BNPB: Gempa Susulan Usai 7,7 M di NTT Capai 731 Kali, Terbesar 6,2 M

Badan Nasional Penanggulangan Bencana (BNPB) mencatat sebanyak 731 kali gempa susulan terjadi di Nusa Tenggara Timur (NTT) setelah gempa utama magnitudo 7,7 mengguncang pada Sabtu (15/8).
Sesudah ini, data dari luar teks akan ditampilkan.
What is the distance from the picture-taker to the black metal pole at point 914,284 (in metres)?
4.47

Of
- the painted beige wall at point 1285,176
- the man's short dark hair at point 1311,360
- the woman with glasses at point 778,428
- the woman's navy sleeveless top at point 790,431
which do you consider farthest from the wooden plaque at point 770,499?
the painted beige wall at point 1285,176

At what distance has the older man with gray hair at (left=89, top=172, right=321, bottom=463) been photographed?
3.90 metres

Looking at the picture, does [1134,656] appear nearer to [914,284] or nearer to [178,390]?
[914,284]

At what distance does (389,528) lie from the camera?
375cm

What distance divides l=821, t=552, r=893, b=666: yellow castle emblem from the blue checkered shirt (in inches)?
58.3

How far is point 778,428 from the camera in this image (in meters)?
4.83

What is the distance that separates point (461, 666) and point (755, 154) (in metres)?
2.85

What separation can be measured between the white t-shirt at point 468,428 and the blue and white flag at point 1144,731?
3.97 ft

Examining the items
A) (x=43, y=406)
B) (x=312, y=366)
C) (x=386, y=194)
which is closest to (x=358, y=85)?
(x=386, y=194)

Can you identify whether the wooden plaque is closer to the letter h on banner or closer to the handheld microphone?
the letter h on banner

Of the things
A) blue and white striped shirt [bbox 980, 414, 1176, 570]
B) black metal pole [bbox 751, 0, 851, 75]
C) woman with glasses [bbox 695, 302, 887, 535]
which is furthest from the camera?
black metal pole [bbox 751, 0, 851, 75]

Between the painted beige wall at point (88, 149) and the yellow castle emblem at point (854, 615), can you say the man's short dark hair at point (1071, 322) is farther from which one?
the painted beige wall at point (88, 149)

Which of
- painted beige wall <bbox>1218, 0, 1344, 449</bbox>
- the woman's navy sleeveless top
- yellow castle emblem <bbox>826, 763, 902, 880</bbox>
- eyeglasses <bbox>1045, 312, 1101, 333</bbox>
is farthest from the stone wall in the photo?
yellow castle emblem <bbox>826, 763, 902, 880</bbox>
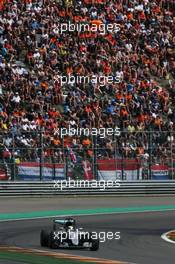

Gempa susulan terbesar tercatat mencapai magnitudo 6,2 M.
Kepala BNPB Letjen TNI Suharyanto mengatakan, data tersebut merupakan informasi dari BMKG hingga Minggu (16/8) pukul 08.13 WITA.
“Jadi dari Kepala BMKG mengatakan total gempa bumi sampai pukul 08.13 menit tadi 731 kali gempa. Dari 731 kali gempa itu yang gempa susulan yang terbesar 6,2 magnitudo dan itu sudah berlalu. Kemudian sampai dengan hari ini, hari kedua tidak ada gempa yang sifatnya besar magnitudonya atau menimbulkan kerusakan yang parah, tidak ada lagi,” kata Suharyanto saat rapat koordinasi gempa NTT di Kantor Bupati Manggarai Barat, Minggu (16/8).
Menurut Suharyanto, kondisi kegempaan di NTT diperkirakan akan berangsur stabil dalam dua hingga tiga minggu ke depan. Namun, ia menyebut gempa susulan dengan magnitudo lebih kecil masih dapat terjadi.
“Meskipun dari Kepala BMKG mengatakan kondisi ini akan stabil setelah 2-3 minggu ke depan. Tetapi pengalaman terjadinya gempa-gempa di manapun setelah ada gempa susulan yang besar selanjutnya biasanya kecil-kecil kecil terus,” ujarnya.
Suharyanto meminta masyarakat tidak panik dan tidak mudah percaya terhadap informasi yang tidak dapat dipertanggungjawabkan terkait potensi gempa besar susulan.
“Nah ini juga mungkin perlu disampaikan ke masyarakat agar tidak terpengaruh isu-isu yang tidak bertanggung jawab, hoaks yang seolah-olah menyatakan ini nanti ada gempa besar lagi yang setelah 7,7,” jelasnya
Sebelumnya, gempa magnitudo 7,7 mengguncang wilayah Nagekeo, NTT, pada Sabtu (15/8) pukul 04.58 WIB. Gempa tersebut memicu tsunami dengan ketinggian maksimum 0,94 meter di sejumlah wilayah NTT, NTB, Sulawesi Selatan, dan Sulawesi Tenggara.
Hingga Minggu (16/8) pukul 09.00, Basarnas mencatat 51 orang meninggal dunia dan 64 orang mengalami luka-luka.